→ TEXT SECTION
┌──
Rhys Jones had been promoting the conservation and reuse of vernacular buildings in Wales
and the Prince of Wales had been involved in a ‘regal restoration’ which had included a ‘police
bobby’s house’.
Thorpe cited the notion of the vernacular terrace that had been adopted in the 19
th
century
to build workers houses in towns. He showed an example of a new vernacular design: Ty
Unnos, in Ebbw Vale - a Welsh Passivhaus that he described as “a reinterpretation of the
Welsh longhouse in the 21st century.” He looked at volume housing in Swansea and asked
whether they were examples of ‘contemporary vernacular or not.
It was important to look at conservation areas: these places all had their local idiosyncrasies
which often gave them their sense of place and local distinctiveness. Studying them could
inform development and planning.
The final part of the presentation focussed on examples of new vernacular: delegates were
shown an eco-house that had been developed from a traditional building and had not
required planning permission or Building Regulations approval; and other examples where
new builds involving traditional timber construction.
There were examples of new conversions and/or adaptations which incorporated some
modern sustainable technology. There were also examples of pseudo traditional buildings
and of modern design echoing vernacular tradition.
└──
→ WHAT THIS TASK INVOLVES
In the text above on vernacular building in Wales, how did Thorpe describe Ty Unnos?

→ MATERIAL SHOWN
┌──
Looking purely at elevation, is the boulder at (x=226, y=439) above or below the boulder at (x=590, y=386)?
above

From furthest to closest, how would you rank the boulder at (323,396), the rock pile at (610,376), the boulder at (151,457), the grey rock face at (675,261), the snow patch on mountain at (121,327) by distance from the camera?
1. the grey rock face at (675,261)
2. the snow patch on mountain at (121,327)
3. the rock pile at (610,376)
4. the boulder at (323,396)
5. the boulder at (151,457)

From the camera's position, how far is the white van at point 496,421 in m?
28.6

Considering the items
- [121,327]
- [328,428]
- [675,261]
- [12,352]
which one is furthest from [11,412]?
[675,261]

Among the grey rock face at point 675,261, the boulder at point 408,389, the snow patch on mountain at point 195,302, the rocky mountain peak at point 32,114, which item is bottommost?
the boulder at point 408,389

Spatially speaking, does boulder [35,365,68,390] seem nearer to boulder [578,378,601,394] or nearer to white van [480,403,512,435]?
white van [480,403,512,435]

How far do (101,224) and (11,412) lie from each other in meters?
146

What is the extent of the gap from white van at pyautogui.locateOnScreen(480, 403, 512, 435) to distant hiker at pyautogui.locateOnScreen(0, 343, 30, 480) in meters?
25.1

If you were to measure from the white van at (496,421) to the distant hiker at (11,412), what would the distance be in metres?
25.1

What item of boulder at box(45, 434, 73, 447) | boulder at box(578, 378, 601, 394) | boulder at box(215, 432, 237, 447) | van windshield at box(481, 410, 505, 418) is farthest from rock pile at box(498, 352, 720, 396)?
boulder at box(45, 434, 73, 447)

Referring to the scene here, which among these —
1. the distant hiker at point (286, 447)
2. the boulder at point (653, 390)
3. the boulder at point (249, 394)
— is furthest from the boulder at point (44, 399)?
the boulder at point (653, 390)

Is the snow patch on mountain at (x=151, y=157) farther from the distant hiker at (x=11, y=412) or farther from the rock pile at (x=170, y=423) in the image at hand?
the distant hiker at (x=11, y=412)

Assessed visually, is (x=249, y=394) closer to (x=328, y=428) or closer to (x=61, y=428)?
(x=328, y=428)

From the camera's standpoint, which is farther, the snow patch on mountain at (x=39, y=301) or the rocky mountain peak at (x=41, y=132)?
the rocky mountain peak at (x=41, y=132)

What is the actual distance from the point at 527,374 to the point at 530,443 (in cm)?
└──
→ TASK OUTPUT
As a Welsh Passivhaus and "a reinterpretation of the Welsh longhouse in the 21st century."